The high energy density of nuclear fuel also means that less fuel needs to be carried by a nuclear-powered spacecraft compared to a chemically propelled one. This enables more efficient mass budgets and, in turn, faster travel times for future interplanetary missions. Reaching Mars on a nuclear spacecraft could take two weeks instead of the current seven months. Journeying to Jupiter, which could take up to ten years with a chemical propulsion system, could theoretically be done in only two with a nuclear rocket, which would finally put the gas giant within humanity’s reach.
Past and Future Prospects
Several nuclear rocket engines have already been tested so far. Between 1959 and 1973, a total of 23 engine tests were performed by the United States. The U.S. Department of Defense took the lead with its NERVA program (Nuclear Engines for Rocket Vehicle Applications). Researchers in the program were able to develop an engine which sustained a maximum impulse of 850 seconds for 90 minutes and achieved a maximum temperature of 2750 K. The NERVA program had a total cost of around 2 billion USD (about $6 per person in the U.S. at the time).
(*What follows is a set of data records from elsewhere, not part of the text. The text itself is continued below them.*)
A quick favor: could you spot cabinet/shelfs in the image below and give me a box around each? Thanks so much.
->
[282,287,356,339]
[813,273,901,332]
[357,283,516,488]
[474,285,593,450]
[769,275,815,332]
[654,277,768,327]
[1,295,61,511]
Newer projects for nuclear thermal engines, such as a 2023 DARPA-NASA joint contract and another independent endeavor by Lockheed Martin, are already under way. The costs for these projects are estimated to be between 10 and 20 billion USD (about $62 per person in the US). Despite the seemingly high price tags, investing in nuclear rockets could actually pay off in the long run in the form of reduced travel times for interplanetary journeys and reduced costs for the transport of materials to and from the Earth, such as shipments to the Moon for the construction of a future lunar base.
At present, there are still several challenges standing in the way of building commercially viable nuclear engines. Building an engine able to withstand the extreme heat of a nuclear fission reaction, for instance, is a major challenge. The materials used to build Earth-bound nuclear reactors are difficult to transport and would be hard to use in space. This is compounded by the necessity of using chemical rockets to transport building materials into space, as igniting a nuclear engine on the Earth’s surface would be extremely dangerous.
Any nuclear spacecraft would also require extensive shielding to protect astronauts and electrical instruments on board from the nuclear radiation, adding to its mass budget. There is also the problem of public opinion around the idea of a nuclear reactor in orbit above our heads – nuclear accidents over the years (such as Chernobyl and Fukushima) have cast a pall of fear over the use of nuclear power which would undoubtedly carry on to the public perception of new nuclear-powered spacecraft.
Nonetheless, nuclear engines hold great potential for a new generation of spacecraft. Despite the current logistical challenges that persist, the technology to build nuclear- powered spacecraft is already well within our reach. The relevant engineering hurdles are expected to be overcome in the next 10 to 20 years. Thorough testing by reliable organizations and a strong enforcement of safety standards may be able to sway public opinion and interest in the use of nuclear energy in space. Nuclear propulsion could be vital for our forays into deep space, and I, for one, am excited for the engineering marvels we are likely to witness in the coming decades.